Objectives The association between lung cancer and chrysotile exposure remains an interesting and debated topic. This study is to analyse cancer mortality and to evaluate its association with asbestos exposure.
Methods A total of 577 workers from a chrysotile asbestos textile plant were followed from 1972 to 2008. Occupational history and exposure information was obtained; vital status and causes of death were ascertained from death registry and local hospitals. Workers were classified into 3 exposure levels (high, medium and low) according to historical exposure assessments by job titles and workshops. Standard Mortality Ratio (SMR) was calculated as ratios of observed deaths in the cohort to expected deaths based on Chinese national male-specific mortality adjusted for 5-year age group and calendar period.
Results We observed 96 deaths from all cancers out of 259 total deaths, with SMR of 2.09 (95% CI: 1.71 to 2.55); 53 from lung cancer, with SMR of 4.08 (3.12 to 5.33). In addition, there were 2 mesothelioma deaths with SMR of 33.33 (9.14 to 121.55). SMRs for all cancers and lung cancer increased obviously with higher exposure level.
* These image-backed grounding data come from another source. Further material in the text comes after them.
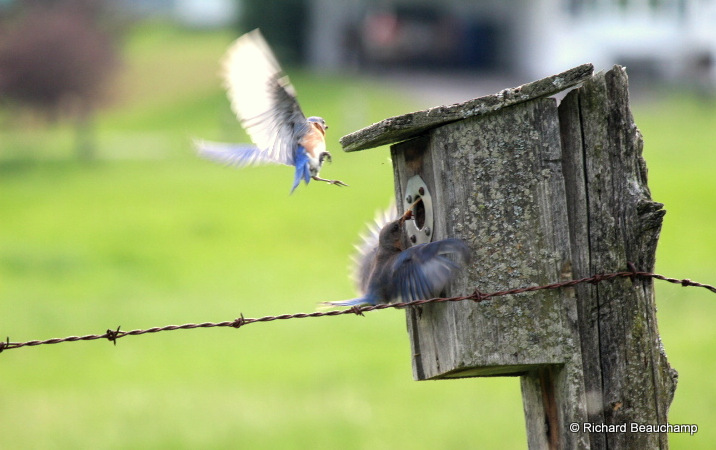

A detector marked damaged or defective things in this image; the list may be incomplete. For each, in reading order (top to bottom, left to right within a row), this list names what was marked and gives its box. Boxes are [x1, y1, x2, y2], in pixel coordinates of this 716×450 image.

rusty wire [0, 264, 712, 356]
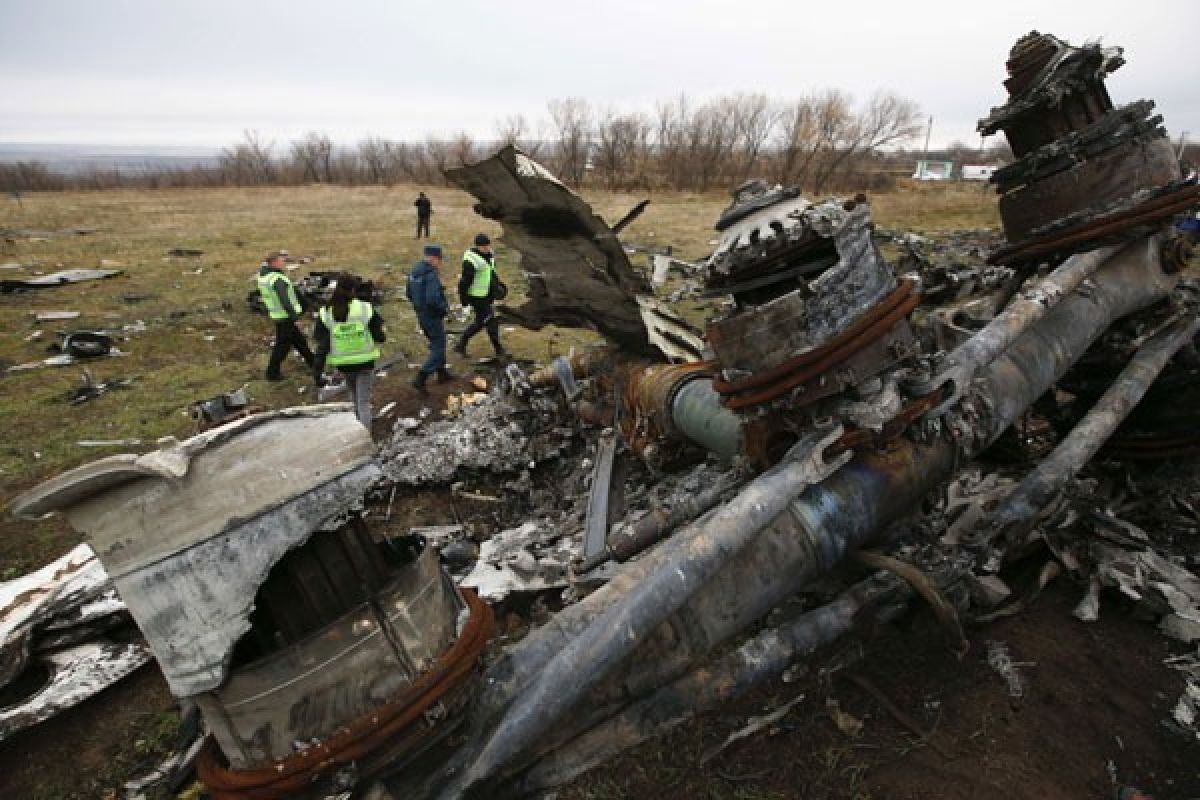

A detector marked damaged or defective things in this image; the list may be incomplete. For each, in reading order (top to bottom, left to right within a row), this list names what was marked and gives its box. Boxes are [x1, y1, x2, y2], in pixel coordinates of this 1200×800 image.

charred structural component [980, 31, 1192, 264]
charred structural component [704, 184, 920, 466]
charred structural component [14, 410, 492, 796]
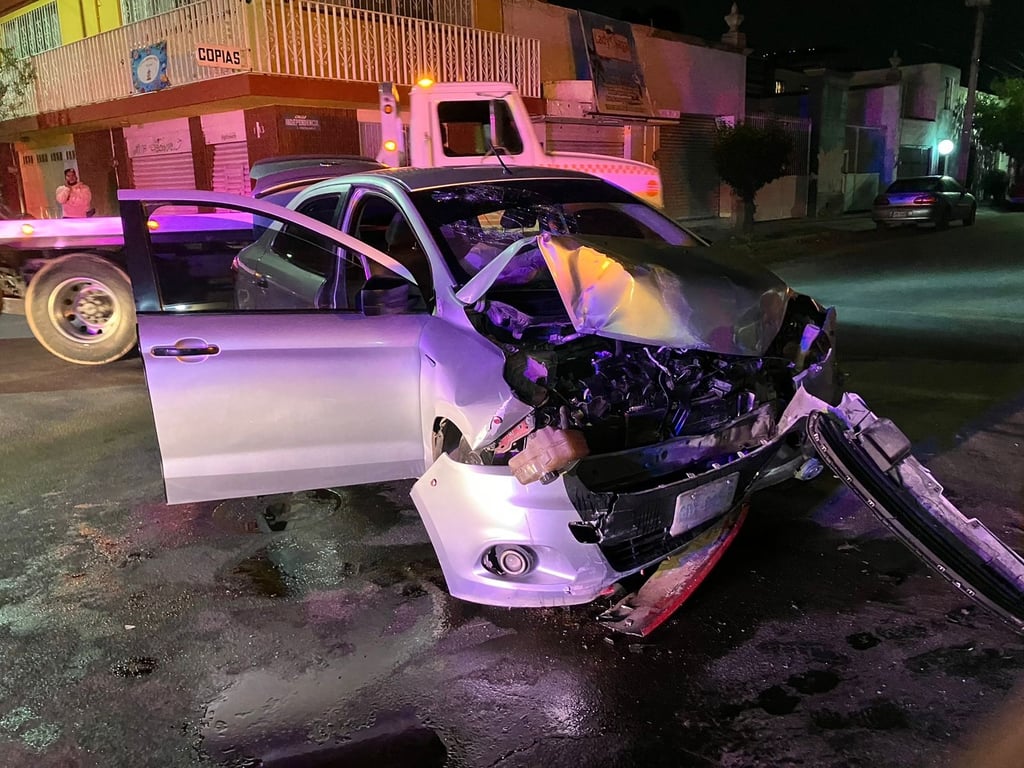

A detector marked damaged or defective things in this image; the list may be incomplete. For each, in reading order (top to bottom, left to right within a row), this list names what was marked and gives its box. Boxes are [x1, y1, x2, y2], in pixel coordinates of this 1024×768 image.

wrecked silver car [117, 169, 1024, 638]
crushed car hood [458, 233, 790, 356]
detached bumper piece [806, 403, 1024, 638]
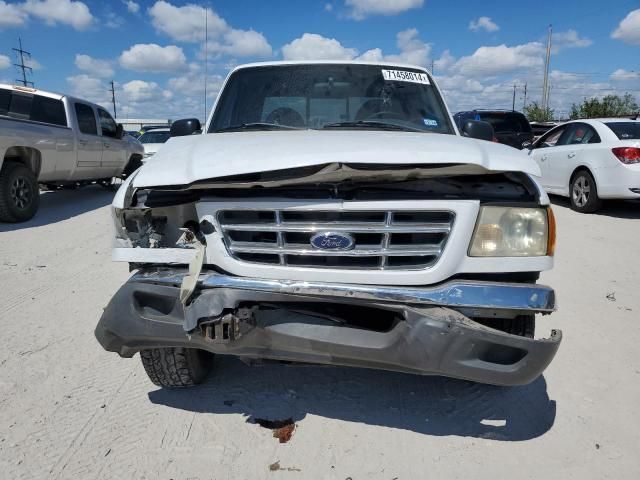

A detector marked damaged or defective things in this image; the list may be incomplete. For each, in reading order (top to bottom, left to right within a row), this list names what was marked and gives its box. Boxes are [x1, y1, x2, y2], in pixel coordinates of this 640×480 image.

dented hood [131, 129, 540, 188]
bent bumper [95, 270, 560, 386]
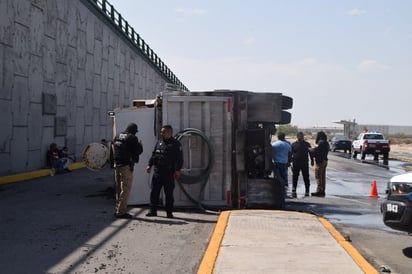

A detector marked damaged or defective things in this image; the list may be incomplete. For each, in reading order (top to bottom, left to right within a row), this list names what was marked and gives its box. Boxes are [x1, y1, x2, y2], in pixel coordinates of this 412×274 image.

overturned tanker truck [90, 88, 292, 212]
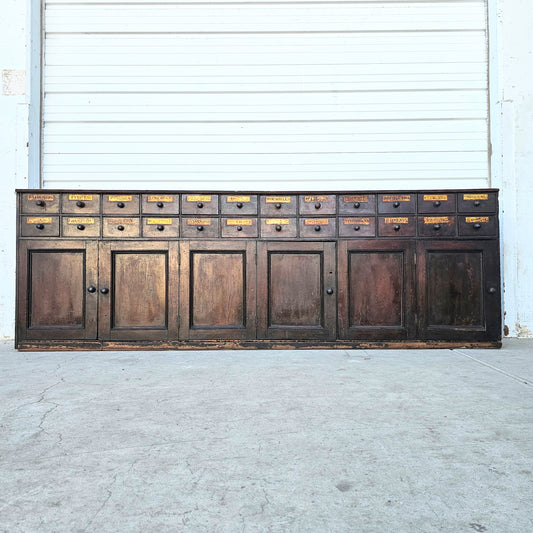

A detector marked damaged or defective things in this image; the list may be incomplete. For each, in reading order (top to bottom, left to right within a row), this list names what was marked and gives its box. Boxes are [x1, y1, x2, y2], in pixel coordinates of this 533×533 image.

cracked concrete floor [0, 340, 528, 532]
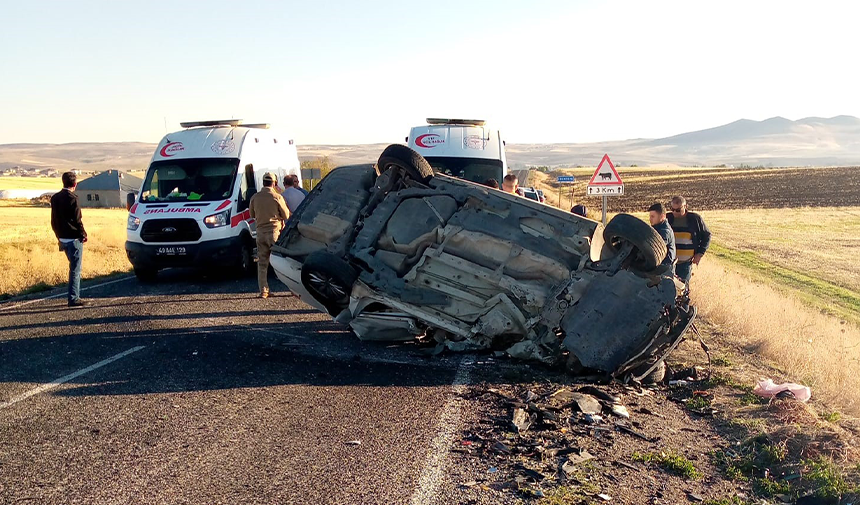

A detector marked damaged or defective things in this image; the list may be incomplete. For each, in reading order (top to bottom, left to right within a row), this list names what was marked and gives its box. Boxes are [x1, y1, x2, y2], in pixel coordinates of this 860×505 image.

crumpled car body [272, 145, 696, 378]
overturned car [272, 144, 696, 380]
broken car part on road [272, 144, 696, 380]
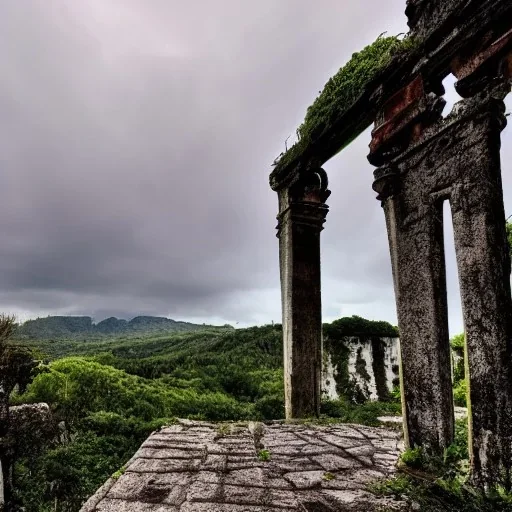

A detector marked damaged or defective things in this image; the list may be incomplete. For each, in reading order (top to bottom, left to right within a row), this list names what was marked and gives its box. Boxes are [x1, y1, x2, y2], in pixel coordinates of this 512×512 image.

rusty red stain on stone [452, 27, 512, 79]
rusty red stain on stone [370, 74, 426, 154]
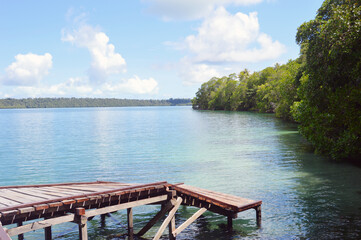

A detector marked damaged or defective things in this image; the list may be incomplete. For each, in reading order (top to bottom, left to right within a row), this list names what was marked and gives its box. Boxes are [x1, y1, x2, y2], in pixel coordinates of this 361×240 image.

broken dock section [0, 181, 260, 239]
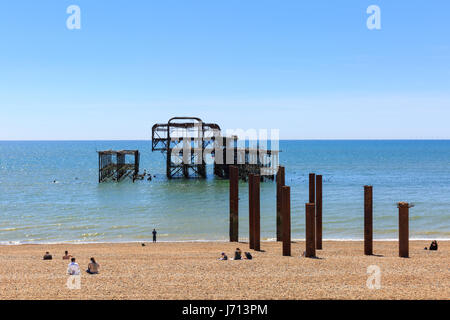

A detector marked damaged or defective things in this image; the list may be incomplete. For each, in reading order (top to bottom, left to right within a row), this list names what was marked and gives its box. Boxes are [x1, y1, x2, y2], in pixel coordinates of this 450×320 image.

rusted metal pier structure [97, 150, 140, 182]
rusted metal pier structure [152, 116, 278, 180]
row of rusted posts [366, 185, 412, 258]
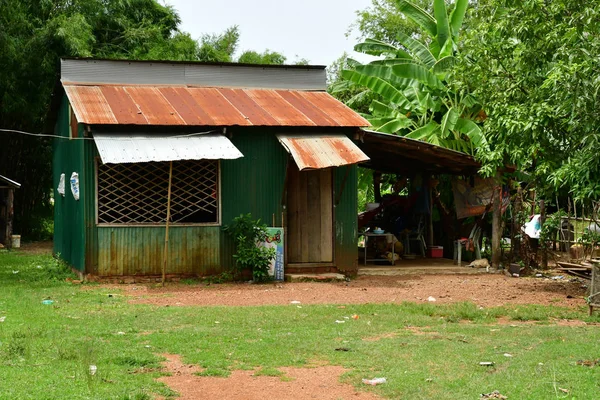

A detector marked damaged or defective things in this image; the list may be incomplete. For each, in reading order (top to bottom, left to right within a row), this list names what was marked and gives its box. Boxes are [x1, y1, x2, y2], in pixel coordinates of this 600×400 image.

rusty corrugated roof [63, 85, 368, 127]
rusty corrugated roof [278, 134, 370, 170]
SMR for lung cancer also increased with exposure years and younger age at first exposure. A similar trend was also seen in SMRs for all cancers. Smoking was related to all cancers and lung cancer, but the highest SMR (7.80, 95% CI: 5.20 to 11.70) was observed in smokers with high level of asbestos exposure.
Conclusions Increased cancer mortality was related to asbestos exposure level, exposure duration, and age at first exposure.